### THE REQUEST
List every line of the items below that contains the word "results". Match case exactly.

####################

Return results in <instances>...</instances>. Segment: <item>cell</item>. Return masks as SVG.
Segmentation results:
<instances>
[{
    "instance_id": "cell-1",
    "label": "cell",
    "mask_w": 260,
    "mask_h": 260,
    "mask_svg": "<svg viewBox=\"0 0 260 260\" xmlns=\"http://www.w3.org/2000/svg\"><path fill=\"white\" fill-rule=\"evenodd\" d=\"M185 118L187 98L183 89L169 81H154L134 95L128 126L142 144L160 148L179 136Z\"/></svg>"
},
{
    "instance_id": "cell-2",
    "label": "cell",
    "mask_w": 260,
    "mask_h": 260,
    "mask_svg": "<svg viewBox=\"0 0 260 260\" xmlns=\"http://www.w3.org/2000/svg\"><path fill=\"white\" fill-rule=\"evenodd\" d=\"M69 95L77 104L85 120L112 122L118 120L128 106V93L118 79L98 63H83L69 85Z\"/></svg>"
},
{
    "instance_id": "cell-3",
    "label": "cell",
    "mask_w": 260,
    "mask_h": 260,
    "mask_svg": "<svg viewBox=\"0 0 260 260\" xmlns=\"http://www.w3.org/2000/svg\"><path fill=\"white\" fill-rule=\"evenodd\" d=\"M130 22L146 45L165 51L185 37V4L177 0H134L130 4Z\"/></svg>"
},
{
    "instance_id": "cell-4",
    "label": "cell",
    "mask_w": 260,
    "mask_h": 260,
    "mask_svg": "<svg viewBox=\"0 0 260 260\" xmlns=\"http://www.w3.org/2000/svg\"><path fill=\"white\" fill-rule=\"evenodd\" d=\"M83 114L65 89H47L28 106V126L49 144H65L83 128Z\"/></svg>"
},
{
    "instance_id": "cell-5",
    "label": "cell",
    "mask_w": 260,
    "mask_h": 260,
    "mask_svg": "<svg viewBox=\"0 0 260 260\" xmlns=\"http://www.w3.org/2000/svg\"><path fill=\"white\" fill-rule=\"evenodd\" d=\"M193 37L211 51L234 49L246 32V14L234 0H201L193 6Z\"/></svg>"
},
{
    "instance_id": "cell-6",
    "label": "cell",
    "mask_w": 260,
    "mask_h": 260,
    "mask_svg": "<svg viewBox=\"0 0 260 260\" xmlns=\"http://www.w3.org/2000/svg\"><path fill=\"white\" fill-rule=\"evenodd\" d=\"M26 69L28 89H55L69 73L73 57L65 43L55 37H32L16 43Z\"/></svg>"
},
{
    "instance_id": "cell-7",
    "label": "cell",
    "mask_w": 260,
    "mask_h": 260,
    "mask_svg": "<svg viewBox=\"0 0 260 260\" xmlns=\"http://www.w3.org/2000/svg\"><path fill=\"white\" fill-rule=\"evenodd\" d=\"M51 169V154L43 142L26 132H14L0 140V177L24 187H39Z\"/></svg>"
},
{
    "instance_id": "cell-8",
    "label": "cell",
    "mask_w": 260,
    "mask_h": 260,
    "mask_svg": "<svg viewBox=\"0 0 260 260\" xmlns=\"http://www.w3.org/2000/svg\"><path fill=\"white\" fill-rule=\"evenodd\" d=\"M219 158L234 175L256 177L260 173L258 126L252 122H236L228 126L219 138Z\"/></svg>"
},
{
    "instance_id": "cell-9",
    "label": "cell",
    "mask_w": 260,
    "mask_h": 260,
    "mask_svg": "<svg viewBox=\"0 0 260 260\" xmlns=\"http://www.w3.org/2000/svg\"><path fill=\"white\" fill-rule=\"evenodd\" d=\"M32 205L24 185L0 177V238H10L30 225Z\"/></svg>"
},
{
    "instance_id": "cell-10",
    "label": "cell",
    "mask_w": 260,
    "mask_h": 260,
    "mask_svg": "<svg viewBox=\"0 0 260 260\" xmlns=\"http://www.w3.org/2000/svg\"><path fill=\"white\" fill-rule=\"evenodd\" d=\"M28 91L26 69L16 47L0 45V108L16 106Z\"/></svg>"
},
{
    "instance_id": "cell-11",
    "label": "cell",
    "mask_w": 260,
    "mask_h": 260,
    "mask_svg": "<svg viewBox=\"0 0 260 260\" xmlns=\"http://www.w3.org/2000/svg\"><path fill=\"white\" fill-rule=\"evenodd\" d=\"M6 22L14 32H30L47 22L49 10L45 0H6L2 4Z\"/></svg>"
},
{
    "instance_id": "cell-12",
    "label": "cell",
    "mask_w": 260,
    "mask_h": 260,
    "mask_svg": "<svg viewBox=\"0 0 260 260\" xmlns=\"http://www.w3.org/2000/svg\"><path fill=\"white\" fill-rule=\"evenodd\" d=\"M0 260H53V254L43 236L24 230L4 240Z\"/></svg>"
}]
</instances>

####################

### COMPLETED TASK
Return results in <instances>...</instances>. Segment: <item>cell</item>. Return masks as SVG.
Segmentation results:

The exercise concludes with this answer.